The population should not panic, but health systems must prepare in advance.
— Dr. Ye Xu, Zhejiang University of Traditional Chinese Medicine
The Asian tiger mosquito tolerates cold better than the yellow fever mosquito, so global warming could allow it to establish itself in places that were previously too cold.
— Dr. Yang Wu, Guangzhou Customs Technology Centre
The Hearth Conversation Another angle on the story
Inventor

Why does the Asian tiger mosquito matter more than the yellow fever mosquito in this scenario?

Model

Because it tolerates cold better.
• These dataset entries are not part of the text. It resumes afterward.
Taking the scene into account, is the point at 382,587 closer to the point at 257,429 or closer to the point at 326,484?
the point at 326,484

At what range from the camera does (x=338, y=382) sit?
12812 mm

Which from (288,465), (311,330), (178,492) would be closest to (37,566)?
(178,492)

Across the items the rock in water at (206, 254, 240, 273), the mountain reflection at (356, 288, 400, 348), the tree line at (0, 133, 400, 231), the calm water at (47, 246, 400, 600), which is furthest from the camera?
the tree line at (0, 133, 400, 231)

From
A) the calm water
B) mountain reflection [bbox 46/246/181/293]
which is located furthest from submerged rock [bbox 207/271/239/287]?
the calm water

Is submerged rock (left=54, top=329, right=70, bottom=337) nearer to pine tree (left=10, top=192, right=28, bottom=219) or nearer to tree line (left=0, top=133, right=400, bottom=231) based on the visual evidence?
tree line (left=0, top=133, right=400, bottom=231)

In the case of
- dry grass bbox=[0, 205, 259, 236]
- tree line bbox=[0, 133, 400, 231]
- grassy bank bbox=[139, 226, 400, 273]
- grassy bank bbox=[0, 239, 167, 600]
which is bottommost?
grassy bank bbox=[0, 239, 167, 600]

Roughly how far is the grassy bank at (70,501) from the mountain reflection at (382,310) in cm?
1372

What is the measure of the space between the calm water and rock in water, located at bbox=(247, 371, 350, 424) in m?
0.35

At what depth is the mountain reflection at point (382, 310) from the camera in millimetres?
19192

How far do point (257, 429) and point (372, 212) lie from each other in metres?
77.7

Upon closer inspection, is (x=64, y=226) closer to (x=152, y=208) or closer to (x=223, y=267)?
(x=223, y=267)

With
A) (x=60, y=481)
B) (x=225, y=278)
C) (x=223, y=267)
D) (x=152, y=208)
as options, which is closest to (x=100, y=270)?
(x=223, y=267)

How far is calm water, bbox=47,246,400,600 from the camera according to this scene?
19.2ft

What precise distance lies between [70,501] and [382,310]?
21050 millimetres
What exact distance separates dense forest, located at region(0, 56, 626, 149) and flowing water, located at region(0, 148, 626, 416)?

As temperatures rise but winters remain cool in temperate zones, the tiger mosquito can survive where the yellow fever mosquito cannot. It's the bridge that lets the virus reach new latitudes.

Inventor

The 2005-2006 epidemic killed 254 people out of 266,000 infected. That's less than one-tenth of one percent. Why should we worry about a disease with such a low mortality rate?

Model

Because 254 deaths is 254 families. And because the real danger isn't mortality—it's the fever, the debilitating joint pain that can last for months, the strain on hospitals and healthcare systems. A disease doesn't have to be lethal to be catastrophic at scale.

Inventor

The researchers say to prepare by 2040. That's fourteen years away. Why not wait and see if the threat actually materializes?

Model

Because mosquitoes don't announce themselves. By the time you see cases, the vector is already established. Training doctors, setting up surveillance systems, stockpiling resources—these take time. You can't build them overnight when an outbreak is already spreading.

Inventor

Spain already has the tiger mosquito in 1,800 municipalities. Isn't the threat already here?

Model

The mosquito is here. The virus isn't—not yet. That's the distinction. The mosquito is a necessary condition, but not sufficient. You need the virus to arrive, usually through a traveler, and then conditions warm enough for transmission. Right now, Spain's winters are still too cold for sustained spread.

Inventor

What happens if we do nothing?

Model

The models suggest that by 2100, central Europe and northeastern North America become endemic zones. That means chikungunya becomes a regular seasonal disease, like dengue is in the tropics now. Healthcare systems would need to manage it year after year. Prevention becomes harder once it's established than before it arrives.